Segment Start: Exercise material

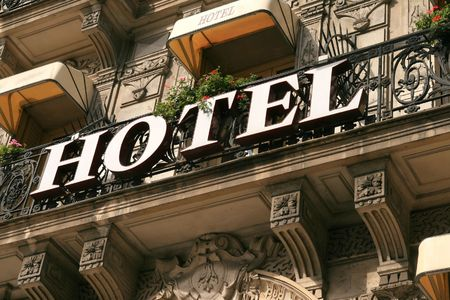 hotel building: Hotel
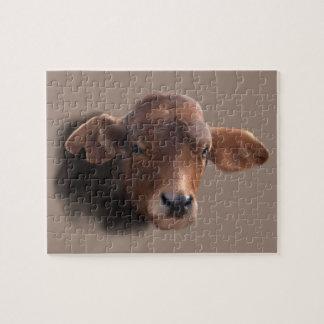 Grobe Brown-Kuh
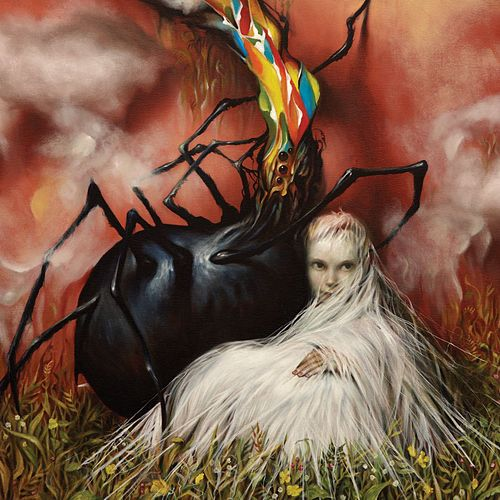 Appendage by Circa Survive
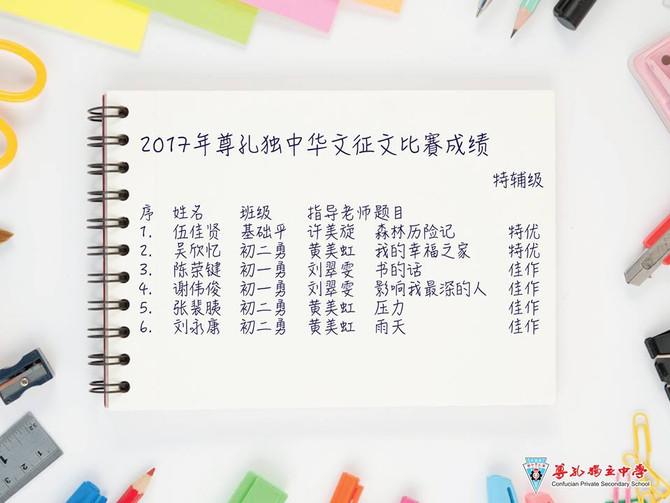 2017年尊孔独中华文征文比赛成绩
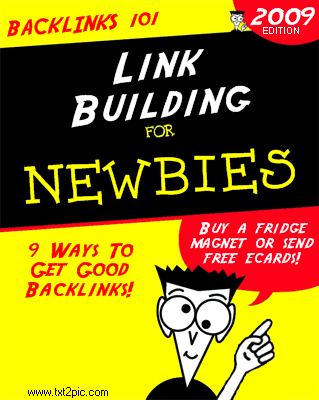 Two Dozen Ways to Get Backlinks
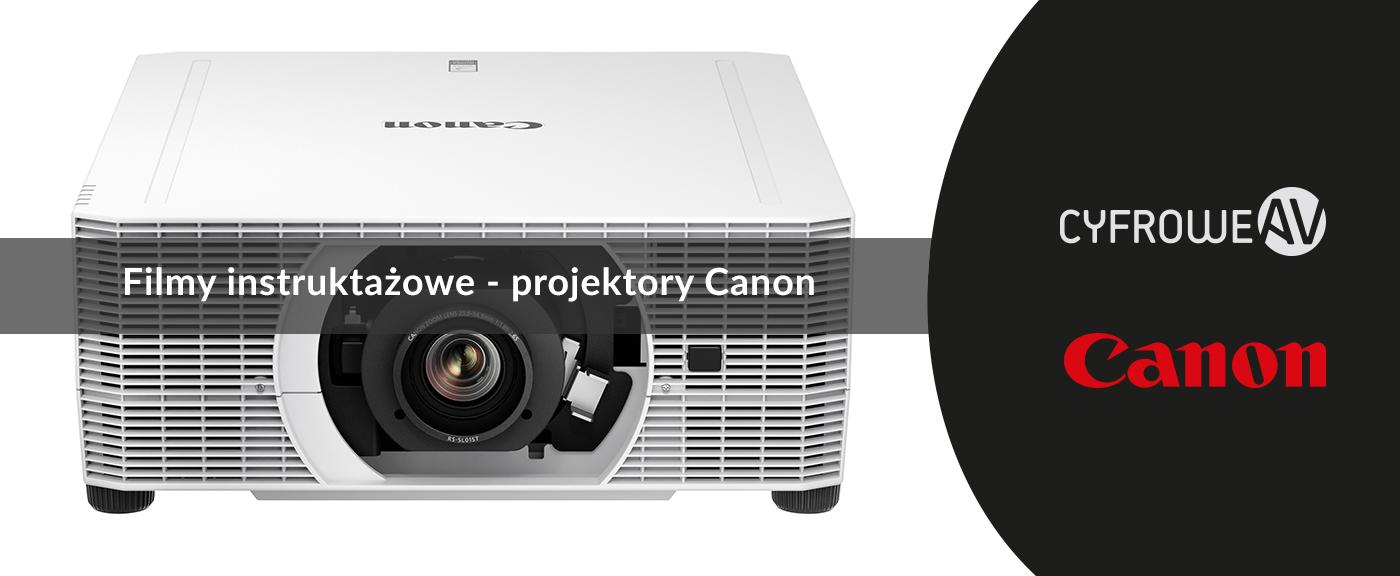 filmy instruktażowe - projektory Canon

Segment End: Exercise material

## [Problem statement]
All the records above must be retyped exactly, except for their pictures.

## [Your response]
 hotel building: Hotel
 Grobe Brown-Kuh
 Appendage by Circa Survive
 2017年尊孔独中华文征文比赛成绩
 Two Dozen Ways to Get Backlinks
 filmy instruktażowe - projektory Canon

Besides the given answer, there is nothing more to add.